Yazılan yalan dinlenen yalan!

Yazılan yalan dinlenen yalan!

Vatan.. Habertürk.. Milliyet... Üç ayrı gazete aynı yalanı yazdı... İşte gerçeği...

Ergenekon’a bakan mahkeme heyetinin başkanı Köksal Şengün’ün bir yıldır dinlendiği ortaya çıktı. Hakim isyan etti” VATAN

“Ergenekon davasına bakan İstanbul 13. Ağır Ceza Hakimi’nin de dinlendiği ortaya çıktı. Hakim isyan etti” HABERTÜRK

Yukarıdaki iki cümle Vatan ve Habertürk’ün manşetlerinin spotları… Cümlelerin aynılığı dikkat çekici.

Milliyet Gazetesi de konuyu hemen aynı bakış açısıyla haberi sürmanşetine taşımış.

Ancak haberlerde bilinçli ya da bilinçsiz büyük bir yanlış var. Çünkü manşet olan haberlerdeki “Köksal Şengün’ün 1 yıldır dinlendiği” bilgisi doğru değil.

Dinlenen Ergenekon sanıkları Tülay Bekar ve Mehmet Seyfi Oktay gibi isimler. Bu dinlemelere Köksal Şengün takılıyor. Şengün’ün gazetelere yansıyan konuşmalarının hepsi de bu isimlerle yapılmış görüşmelerden alınma.

Yani haberler doğru değil. Ergenekon sanıklarından Mehmet Seyfi Oktay operasyonu sonrası ortaya çıkan ilişkiler ağının bir bölümü Köksal Şengün’e de dokunmuş.

İllegal bir durumdan hareketle birileri yasal teknik takibe uğradıysa, bunların hakim Şengün’le irtibatlarının göz ardı edilmesi aslında daha sıkıntılı bir durum olurdu. Çünkü bu durumda savcıların Şengün’ü kayırması gibi bir şaibe ortaya çıkar ve bu mahkemenin vereceği kararı da ithamların hedefi yapardı.

SON DÖNEMİN YALANI

Aslında son dönemde denize düşen herkes “dinleme” yalanına sarılıyor.

Uyuşturucudan tutuklu bulunan Emniyet Genel Müdür Yardımcısı Emin Arslan da geçtiğimiz günlerde “Milliyet dinleniyor” diye mahkemede ortaya bir iddia atmıştı. Bu iddia daha önce Sabri Uzun’un iddiaları gibi anında tuttu.

Bütün Doğan Grubu haberi “Milliyet’in dinlendiği ortaya çıktı” şeklinde kesin cümlelerle günler boyu çevirdiler. Özellikle Yakup Yılmaz defalarca yazdı. Ama “dinlendiği ortaya çıktı” gibi kesin bir ifade kullanabilmek için tek bir delil bile yoktu ortada.

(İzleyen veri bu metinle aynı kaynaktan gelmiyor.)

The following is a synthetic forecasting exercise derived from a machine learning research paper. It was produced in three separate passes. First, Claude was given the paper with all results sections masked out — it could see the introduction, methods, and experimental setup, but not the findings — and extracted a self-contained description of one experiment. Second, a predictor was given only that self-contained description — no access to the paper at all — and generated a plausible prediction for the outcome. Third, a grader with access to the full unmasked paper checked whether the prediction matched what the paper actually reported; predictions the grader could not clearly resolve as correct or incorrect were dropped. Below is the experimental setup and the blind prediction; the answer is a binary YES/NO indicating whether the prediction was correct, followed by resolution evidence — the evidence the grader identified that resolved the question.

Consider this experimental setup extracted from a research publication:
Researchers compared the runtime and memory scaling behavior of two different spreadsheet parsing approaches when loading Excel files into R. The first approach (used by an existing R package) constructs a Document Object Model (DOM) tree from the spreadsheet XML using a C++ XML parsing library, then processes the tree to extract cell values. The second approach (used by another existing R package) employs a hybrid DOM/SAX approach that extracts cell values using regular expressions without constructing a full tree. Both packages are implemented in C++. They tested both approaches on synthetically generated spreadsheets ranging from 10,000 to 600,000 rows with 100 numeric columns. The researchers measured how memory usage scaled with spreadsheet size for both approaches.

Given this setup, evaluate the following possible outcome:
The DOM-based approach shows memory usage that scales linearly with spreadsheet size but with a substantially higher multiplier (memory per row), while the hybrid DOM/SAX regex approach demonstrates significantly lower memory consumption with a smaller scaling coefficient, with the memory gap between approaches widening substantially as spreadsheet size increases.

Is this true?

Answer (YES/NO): YES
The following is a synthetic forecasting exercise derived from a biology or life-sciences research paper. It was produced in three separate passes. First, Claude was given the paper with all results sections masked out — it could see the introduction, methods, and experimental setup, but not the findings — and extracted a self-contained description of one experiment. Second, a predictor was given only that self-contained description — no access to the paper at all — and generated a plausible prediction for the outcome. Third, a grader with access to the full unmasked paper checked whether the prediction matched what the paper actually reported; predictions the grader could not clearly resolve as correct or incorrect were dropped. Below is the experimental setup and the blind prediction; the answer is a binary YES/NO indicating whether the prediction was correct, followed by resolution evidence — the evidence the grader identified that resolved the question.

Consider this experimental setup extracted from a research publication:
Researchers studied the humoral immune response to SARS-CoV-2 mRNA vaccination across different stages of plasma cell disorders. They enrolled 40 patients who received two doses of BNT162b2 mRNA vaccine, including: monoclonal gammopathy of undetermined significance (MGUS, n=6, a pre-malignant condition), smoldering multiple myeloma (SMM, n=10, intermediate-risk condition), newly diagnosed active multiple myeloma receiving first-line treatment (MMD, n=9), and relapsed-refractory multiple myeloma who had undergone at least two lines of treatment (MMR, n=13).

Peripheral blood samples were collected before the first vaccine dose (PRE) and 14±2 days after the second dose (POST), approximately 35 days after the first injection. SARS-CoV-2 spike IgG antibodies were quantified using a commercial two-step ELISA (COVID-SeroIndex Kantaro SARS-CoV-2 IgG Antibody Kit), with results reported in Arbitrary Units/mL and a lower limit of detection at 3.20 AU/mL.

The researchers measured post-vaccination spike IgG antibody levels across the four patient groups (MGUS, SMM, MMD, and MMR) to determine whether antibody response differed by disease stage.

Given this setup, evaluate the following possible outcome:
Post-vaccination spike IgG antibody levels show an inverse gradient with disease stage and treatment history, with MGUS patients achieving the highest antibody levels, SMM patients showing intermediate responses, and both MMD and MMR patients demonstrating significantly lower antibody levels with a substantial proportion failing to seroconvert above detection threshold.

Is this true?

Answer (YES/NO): NO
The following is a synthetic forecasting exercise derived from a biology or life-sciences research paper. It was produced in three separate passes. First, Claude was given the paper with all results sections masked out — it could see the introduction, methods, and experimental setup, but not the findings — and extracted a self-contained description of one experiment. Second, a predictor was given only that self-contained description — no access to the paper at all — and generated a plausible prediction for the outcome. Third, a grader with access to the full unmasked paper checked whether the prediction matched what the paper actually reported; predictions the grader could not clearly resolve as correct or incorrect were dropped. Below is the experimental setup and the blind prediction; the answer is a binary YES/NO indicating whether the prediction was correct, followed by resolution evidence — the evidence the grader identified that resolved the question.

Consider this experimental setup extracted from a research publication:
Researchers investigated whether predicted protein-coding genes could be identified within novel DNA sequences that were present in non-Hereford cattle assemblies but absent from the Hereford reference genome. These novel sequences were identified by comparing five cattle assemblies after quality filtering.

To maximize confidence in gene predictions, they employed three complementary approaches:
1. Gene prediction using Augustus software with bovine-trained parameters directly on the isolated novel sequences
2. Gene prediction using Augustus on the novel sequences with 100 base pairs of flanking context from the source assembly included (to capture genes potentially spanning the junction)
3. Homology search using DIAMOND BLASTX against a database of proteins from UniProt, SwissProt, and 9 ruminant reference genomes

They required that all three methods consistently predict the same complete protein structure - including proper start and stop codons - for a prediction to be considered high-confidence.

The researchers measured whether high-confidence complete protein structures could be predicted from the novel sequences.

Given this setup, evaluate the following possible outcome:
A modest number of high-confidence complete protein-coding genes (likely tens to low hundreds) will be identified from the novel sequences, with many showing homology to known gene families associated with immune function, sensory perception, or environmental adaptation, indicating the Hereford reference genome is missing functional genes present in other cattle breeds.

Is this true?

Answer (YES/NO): YES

Buna kanıt sayılabilecek ne bir dinleme tapesi, ne bir dinleme kararı, ne bir kayıt, ne santralde bir iz yoktu ortada. Sadece Emin Arslan’ın iddiasından ibaret.

Arslan’ın paçasını kurtarmaya çalışan bir uyuşturucu sanığı olduğu düşünüldüğünde söylediklerinin ortamı bulandırma çabasından ibaret olduğu rahatça ortaya çıkıyor.

Yargıdaki kadrolaşma, hediye çekleri i-phone’a varana kadar rüşvetlerle dönen atamalar, kritik yerlere atanacak hemen her ismin Seyfi Oktay’a sorulması, ‘bizim dönemin ürünleri’ gibi ifadelerle yapılan kadrolaşma, bayan avukatlarla hakimlerin kilitlenmeye çalışılması gibi ağır durumların görmezden gelinip, “Köksal Şengün dinlendi” şeklinde gerçek dışı bilgiler üretilmesi akıllara başka sorular getiriyor.

Yoksa medyada da Seyfi Oktay’ın ürünleri mi var?